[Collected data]
= = = = =

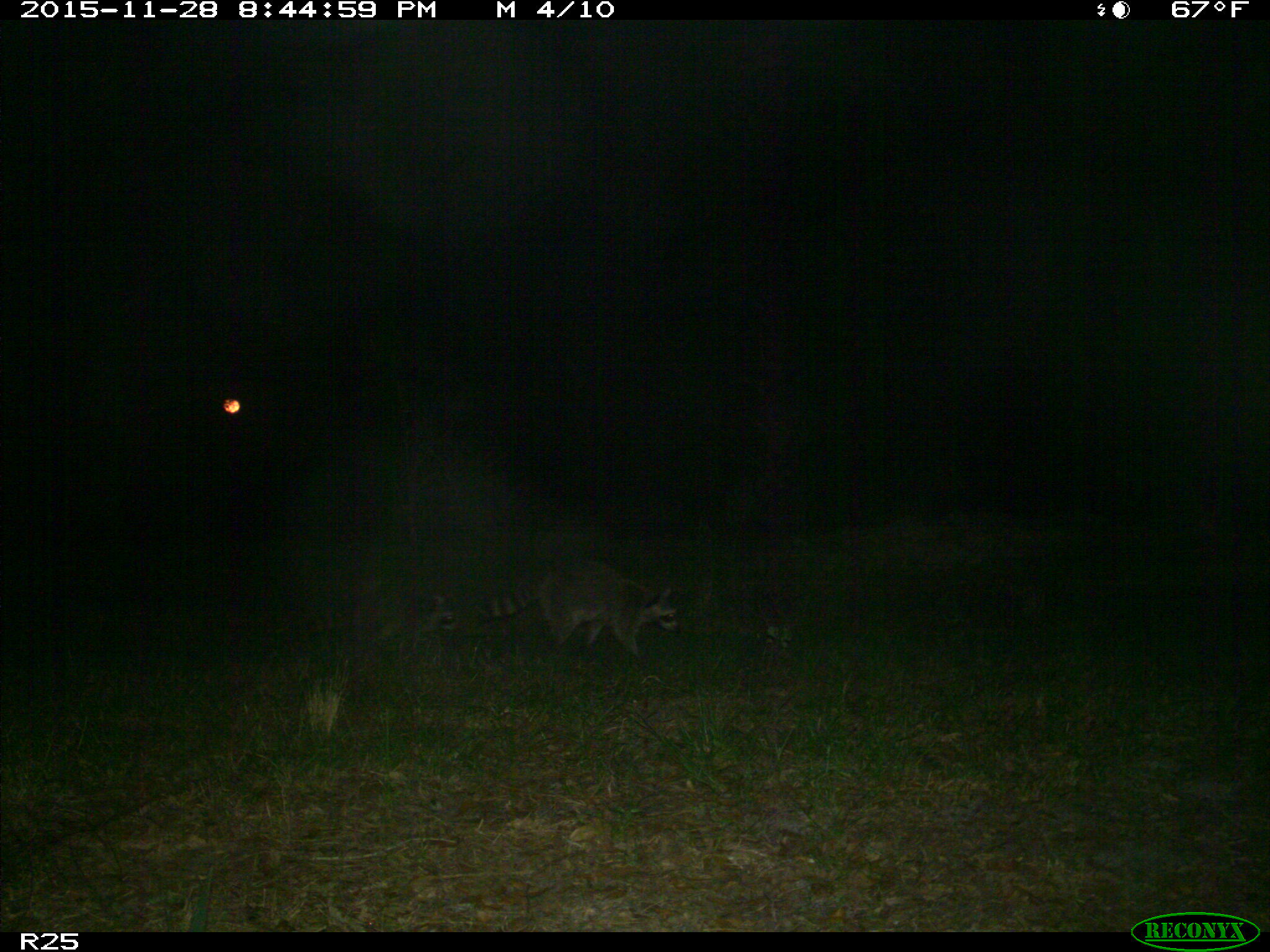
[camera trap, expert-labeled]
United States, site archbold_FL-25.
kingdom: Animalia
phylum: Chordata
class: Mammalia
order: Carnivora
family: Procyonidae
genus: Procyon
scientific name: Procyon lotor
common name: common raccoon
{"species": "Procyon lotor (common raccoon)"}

= = = = =

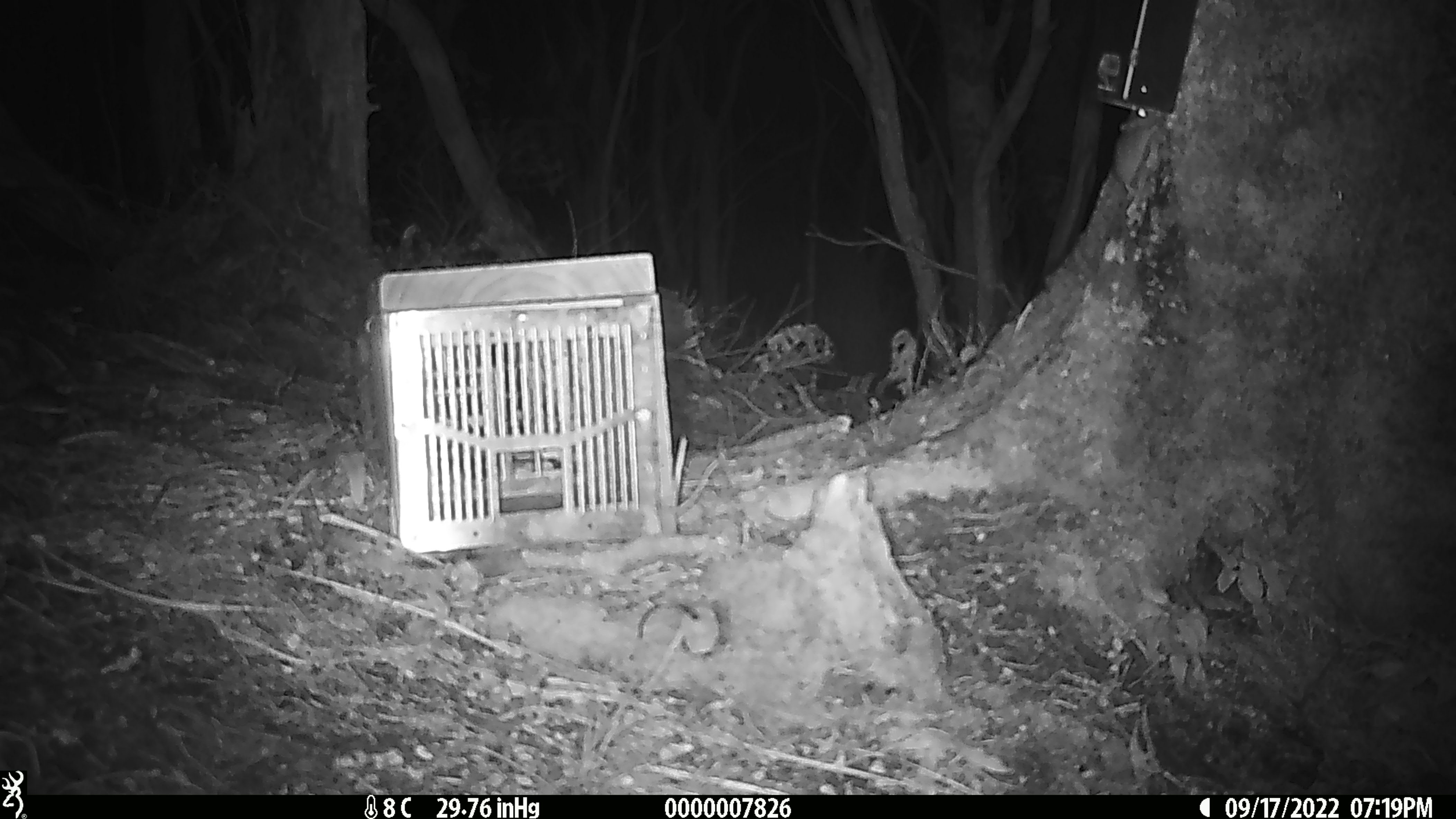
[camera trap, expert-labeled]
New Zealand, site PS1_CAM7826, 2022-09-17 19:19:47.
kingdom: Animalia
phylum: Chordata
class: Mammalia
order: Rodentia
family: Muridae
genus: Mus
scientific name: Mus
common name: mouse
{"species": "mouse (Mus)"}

= = = = =

- PROBLEM
Go through the entries above and copy each line with "name" in it.

- OUTPUT FOR THIS EXERCISE
scientific name: Procyon lotor
common name: common raccoon
scientific name: Mus
common name: mouse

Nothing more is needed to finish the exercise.